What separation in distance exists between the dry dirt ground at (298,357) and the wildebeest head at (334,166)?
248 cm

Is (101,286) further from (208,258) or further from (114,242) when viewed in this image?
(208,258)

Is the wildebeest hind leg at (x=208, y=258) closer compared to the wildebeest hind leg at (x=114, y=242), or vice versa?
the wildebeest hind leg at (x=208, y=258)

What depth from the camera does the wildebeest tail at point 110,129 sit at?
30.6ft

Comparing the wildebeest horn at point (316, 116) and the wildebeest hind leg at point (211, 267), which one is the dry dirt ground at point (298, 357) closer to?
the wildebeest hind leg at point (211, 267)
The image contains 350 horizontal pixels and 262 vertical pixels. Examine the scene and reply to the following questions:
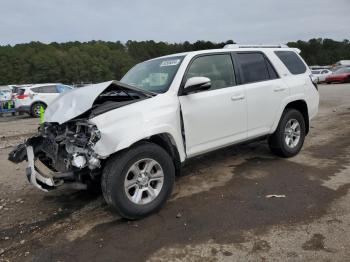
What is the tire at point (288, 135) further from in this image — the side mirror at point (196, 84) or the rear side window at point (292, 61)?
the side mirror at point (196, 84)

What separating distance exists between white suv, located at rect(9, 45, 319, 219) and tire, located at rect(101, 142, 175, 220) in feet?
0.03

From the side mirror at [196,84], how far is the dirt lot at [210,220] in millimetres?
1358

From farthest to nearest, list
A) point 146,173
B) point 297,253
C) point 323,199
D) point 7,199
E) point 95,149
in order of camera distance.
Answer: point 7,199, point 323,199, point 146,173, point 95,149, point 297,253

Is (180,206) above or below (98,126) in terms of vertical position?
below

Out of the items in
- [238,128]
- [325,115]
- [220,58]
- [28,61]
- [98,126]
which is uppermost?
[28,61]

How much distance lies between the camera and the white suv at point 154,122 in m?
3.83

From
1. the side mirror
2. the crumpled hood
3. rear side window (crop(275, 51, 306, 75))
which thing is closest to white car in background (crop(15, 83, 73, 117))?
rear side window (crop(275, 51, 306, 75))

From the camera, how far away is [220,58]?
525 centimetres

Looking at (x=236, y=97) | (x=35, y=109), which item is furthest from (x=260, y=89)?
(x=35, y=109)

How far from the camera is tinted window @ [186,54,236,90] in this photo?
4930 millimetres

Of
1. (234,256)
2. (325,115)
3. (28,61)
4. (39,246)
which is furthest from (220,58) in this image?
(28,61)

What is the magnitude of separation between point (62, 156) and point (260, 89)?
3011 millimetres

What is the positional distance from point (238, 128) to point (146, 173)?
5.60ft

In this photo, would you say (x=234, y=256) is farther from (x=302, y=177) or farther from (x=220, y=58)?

- - - - - - -

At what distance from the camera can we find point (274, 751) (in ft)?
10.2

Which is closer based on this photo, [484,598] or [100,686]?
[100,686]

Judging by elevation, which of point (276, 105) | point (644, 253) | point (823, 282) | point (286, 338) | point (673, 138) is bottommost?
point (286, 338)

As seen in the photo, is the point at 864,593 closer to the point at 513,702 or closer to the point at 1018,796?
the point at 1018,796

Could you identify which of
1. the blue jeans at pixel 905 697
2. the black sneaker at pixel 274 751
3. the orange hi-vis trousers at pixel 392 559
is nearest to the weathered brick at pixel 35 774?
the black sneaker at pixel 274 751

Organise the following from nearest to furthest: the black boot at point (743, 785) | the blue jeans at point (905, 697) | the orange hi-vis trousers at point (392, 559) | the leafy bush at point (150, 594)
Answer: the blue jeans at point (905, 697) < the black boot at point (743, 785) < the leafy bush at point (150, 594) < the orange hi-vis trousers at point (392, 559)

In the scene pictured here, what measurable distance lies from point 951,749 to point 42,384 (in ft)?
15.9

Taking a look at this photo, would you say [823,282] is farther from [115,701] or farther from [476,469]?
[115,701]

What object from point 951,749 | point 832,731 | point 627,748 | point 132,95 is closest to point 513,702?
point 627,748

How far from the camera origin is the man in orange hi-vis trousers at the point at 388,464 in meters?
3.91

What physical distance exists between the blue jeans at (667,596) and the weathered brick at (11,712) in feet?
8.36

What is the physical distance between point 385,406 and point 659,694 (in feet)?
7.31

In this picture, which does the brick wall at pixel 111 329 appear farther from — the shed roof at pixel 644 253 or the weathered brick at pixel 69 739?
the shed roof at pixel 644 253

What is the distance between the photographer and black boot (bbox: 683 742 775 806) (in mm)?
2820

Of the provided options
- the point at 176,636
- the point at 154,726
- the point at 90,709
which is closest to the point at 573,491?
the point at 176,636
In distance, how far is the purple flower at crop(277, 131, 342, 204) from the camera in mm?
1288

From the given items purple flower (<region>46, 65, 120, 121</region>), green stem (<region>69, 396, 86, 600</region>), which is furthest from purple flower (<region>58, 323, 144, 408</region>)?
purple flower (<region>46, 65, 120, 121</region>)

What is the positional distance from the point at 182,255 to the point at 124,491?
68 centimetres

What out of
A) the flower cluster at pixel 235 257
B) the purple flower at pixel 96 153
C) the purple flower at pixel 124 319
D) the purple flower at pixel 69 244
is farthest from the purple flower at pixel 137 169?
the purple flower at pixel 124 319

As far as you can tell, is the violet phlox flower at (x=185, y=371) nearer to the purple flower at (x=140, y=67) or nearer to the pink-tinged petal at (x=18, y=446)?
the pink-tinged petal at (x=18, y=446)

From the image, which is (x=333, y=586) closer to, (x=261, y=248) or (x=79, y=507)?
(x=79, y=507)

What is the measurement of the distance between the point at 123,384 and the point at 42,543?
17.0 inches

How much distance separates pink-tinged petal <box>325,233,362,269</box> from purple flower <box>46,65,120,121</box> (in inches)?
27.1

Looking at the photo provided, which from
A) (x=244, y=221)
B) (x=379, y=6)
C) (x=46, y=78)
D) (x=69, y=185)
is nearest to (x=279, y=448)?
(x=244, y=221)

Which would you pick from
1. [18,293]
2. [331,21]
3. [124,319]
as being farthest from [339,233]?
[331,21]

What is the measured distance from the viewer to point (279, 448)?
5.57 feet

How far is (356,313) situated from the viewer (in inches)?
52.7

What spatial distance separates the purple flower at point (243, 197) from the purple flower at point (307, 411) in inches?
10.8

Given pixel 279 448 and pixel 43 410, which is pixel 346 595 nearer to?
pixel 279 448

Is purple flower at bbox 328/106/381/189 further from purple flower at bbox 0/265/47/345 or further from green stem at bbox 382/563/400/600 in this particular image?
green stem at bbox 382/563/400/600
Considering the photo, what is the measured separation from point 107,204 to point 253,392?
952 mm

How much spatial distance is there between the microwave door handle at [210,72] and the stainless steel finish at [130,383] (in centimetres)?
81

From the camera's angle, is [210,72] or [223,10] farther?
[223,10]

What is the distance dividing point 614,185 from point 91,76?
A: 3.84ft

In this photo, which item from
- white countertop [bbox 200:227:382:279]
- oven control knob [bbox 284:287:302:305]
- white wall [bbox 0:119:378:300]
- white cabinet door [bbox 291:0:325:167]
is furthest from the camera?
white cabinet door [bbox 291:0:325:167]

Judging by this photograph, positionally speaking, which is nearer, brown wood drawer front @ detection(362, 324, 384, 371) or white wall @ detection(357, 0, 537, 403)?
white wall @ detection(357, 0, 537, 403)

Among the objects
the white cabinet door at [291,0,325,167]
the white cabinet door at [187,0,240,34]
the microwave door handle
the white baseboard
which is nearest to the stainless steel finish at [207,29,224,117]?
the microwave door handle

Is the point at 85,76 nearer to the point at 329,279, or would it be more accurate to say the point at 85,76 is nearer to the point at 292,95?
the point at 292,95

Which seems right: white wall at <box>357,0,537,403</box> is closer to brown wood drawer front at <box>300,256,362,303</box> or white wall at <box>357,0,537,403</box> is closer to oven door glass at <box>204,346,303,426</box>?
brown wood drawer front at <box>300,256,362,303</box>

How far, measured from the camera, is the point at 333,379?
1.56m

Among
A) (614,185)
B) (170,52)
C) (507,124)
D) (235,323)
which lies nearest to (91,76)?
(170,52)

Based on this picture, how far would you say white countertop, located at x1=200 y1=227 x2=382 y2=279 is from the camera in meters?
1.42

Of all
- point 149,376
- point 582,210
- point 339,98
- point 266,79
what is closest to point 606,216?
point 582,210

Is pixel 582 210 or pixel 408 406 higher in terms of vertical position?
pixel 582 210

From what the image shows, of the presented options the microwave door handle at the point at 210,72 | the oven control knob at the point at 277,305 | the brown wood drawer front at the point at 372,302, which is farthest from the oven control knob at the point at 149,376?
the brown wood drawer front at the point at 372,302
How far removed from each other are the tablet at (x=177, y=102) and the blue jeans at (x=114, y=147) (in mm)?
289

- - - - - - -

- TASK TO CARRY OUT: Please count the lines in the rows above that contain the word "wall", and reply with only that number.

- FINAL ANSWER: 5